──────── Information given ────────
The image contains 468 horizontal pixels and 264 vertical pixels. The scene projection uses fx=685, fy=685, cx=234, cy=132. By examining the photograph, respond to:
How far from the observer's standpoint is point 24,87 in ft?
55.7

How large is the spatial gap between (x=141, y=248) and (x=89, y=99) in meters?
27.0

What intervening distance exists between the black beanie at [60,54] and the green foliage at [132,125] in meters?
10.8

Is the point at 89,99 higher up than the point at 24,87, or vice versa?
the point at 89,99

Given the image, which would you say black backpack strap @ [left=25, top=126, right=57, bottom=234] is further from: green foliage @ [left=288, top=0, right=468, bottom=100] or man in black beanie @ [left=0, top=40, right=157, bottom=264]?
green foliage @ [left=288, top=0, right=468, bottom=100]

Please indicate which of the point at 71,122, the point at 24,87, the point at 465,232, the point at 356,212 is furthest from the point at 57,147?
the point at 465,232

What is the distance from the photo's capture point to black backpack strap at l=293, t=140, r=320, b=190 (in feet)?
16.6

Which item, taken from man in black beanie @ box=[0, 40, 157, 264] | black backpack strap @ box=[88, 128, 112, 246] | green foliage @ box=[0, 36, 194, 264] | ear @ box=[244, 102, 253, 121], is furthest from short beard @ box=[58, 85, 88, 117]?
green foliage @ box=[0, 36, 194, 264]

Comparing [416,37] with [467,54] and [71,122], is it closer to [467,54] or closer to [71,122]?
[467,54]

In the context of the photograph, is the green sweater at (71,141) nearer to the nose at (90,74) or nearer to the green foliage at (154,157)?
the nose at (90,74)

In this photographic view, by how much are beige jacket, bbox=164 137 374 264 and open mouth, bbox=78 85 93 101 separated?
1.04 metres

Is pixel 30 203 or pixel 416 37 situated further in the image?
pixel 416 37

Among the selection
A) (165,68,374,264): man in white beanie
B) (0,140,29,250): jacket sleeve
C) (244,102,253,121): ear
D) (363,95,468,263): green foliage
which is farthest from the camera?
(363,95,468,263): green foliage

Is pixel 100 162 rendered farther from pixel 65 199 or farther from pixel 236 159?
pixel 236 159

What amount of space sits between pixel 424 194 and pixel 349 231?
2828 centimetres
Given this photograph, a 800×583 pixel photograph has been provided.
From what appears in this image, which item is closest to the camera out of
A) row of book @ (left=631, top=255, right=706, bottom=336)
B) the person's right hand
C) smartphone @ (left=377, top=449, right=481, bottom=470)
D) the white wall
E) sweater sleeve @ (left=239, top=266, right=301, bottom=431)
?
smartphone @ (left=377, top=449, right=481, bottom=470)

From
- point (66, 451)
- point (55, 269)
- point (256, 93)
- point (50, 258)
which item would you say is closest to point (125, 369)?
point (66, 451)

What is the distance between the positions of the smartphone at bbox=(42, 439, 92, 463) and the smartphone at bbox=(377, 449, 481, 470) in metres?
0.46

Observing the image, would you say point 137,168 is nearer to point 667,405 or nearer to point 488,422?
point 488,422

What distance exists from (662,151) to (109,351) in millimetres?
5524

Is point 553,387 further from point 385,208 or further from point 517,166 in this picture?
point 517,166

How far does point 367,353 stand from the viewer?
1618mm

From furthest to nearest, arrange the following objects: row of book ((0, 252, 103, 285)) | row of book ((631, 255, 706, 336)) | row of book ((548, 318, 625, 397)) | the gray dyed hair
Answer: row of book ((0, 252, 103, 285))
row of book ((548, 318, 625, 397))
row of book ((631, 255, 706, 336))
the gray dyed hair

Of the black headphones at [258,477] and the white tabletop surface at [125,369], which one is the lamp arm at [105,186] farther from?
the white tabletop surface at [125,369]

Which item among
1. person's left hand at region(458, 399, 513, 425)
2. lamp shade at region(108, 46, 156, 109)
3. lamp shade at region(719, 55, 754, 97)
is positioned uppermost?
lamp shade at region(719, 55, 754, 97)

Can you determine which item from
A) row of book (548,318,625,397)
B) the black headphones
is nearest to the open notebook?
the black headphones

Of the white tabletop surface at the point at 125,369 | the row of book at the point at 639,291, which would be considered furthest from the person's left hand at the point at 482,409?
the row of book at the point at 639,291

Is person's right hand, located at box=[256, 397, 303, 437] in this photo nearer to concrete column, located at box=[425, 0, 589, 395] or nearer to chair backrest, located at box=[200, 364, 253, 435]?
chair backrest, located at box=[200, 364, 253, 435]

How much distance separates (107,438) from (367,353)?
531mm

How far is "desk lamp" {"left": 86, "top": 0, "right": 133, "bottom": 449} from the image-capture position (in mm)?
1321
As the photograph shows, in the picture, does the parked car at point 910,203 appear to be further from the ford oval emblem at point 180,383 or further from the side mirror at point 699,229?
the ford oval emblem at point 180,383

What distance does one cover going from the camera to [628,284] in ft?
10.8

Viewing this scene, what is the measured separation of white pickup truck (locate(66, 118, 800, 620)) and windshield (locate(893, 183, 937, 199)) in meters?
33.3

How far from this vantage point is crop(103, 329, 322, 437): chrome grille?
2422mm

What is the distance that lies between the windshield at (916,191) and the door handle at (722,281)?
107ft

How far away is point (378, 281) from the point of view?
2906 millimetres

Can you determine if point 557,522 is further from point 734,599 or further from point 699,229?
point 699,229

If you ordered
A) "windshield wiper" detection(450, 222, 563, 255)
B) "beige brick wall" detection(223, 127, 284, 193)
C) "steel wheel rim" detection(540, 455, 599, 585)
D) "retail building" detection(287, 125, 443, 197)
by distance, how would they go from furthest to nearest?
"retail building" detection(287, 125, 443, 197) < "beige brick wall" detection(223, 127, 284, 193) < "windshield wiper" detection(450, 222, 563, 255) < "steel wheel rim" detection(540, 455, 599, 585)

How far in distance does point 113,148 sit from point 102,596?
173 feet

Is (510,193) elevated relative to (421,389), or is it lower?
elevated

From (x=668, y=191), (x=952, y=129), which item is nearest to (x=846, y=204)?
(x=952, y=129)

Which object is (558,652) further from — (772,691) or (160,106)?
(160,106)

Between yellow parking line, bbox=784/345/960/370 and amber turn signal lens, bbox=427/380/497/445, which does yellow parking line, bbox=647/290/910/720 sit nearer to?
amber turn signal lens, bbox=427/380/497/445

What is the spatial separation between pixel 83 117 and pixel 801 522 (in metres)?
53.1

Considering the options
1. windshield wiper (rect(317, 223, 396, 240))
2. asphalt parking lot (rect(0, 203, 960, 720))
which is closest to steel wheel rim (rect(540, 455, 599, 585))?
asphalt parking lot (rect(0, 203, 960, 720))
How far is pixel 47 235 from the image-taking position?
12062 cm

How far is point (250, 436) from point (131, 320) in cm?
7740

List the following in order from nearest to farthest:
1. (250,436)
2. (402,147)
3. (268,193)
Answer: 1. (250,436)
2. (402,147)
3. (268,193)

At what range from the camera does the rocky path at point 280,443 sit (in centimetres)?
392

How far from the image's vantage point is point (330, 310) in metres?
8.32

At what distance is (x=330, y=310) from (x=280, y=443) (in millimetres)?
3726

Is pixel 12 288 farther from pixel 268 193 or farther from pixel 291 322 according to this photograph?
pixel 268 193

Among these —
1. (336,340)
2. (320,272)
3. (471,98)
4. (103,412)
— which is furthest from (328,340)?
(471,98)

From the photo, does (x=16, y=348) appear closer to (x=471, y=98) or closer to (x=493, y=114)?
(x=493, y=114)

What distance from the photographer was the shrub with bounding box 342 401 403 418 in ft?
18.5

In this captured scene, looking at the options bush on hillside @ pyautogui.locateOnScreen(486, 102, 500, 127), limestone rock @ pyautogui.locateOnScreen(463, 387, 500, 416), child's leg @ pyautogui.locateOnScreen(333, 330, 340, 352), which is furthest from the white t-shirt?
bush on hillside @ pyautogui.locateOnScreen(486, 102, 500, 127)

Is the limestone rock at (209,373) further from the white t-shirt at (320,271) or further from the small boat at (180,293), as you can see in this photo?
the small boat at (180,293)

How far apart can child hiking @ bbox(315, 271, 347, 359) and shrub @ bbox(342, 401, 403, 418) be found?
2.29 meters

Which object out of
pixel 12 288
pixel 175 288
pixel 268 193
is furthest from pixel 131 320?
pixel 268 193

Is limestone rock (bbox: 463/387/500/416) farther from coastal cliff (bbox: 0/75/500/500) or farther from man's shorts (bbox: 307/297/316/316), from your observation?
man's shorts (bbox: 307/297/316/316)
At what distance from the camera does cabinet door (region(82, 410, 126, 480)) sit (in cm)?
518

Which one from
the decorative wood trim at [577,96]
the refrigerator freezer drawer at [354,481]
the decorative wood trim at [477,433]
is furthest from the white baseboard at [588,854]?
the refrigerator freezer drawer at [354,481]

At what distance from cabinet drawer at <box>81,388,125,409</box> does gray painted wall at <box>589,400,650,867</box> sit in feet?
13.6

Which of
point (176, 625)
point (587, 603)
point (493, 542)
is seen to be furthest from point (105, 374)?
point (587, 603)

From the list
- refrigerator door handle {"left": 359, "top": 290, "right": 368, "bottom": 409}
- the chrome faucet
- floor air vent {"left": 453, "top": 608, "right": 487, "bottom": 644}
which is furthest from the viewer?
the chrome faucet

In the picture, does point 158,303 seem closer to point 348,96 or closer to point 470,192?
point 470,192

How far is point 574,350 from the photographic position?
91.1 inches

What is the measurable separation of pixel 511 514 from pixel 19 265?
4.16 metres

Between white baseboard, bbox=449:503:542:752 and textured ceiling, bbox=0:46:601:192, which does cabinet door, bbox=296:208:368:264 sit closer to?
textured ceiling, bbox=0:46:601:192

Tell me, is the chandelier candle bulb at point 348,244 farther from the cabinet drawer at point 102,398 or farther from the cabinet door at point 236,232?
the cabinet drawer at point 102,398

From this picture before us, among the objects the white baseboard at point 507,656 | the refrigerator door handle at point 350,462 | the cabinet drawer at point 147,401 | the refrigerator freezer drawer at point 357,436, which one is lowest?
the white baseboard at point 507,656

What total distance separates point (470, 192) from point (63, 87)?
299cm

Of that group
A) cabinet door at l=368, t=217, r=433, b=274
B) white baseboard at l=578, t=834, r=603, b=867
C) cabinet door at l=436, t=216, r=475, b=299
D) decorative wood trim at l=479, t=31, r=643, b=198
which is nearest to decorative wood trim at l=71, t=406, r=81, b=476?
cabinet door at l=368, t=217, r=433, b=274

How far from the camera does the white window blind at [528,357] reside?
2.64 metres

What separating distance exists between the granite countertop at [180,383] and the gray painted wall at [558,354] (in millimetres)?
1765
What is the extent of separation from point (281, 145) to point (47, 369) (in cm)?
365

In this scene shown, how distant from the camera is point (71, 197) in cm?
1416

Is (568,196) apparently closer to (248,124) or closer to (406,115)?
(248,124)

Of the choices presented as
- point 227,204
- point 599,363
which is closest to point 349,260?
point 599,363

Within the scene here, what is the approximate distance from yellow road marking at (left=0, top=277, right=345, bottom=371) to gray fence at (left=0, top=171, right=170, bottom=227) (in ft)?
────────
* [The problem]: Convert the lines of the material beginning at the line that contains "Between white baseboard, bbox=449:503:542:752" and ending after the line that contains "2.64 metres" into a JSON list of strings, one string per line, with blank lines omitted.

* [Answer to this problem]:
[
  "Between white baseboard, bbox=449:503:542:752 and textured ceiling, bbox=0:46:601:192, which does cabinet door, bbox=296:208:368:264 sit closer to?",
  "textured ceiling, bbox=0:46:601:192",
  "Tell me, is the chandelier candle bulb at point 348,244 farther from the cabinet drawer at point 102,398 or farther from the cabinet door at point 236,232?",
  "the cabinet drawer at point 102,398",
  "From this picture before us, among the objects the white baseboard at point 507,656 | the refrigerator door handle at point 350,462 | the cabinet drawer at point 147,401 | the refrigerator freezer drawer at point 357,436, which one is lowest?",
  "the white baseboard at point 507,656",
  "What total distance separates point (470, 192) from point (63, 87)?",
  "299cm",
  "Of that group",
  "A) cabinet door at l=368, t=217, r=433, b=274",
  "B) white baseboard at l=578, t=834, r=603, b=867",
  "C) cabinet door at l=436, t=216, r=475, b=299",
  "D) decorative wood trim at l=479, t=31, r=643, b=198",
  "which is nearest to decorative wood trim at l=71, t=406, r=81, b=476?",
  "cabinet door at l=368, t=217, r=433, b=274",
  "How far from the camera does the white window blind at [528,357] reside?",
  "2.64 metres"
]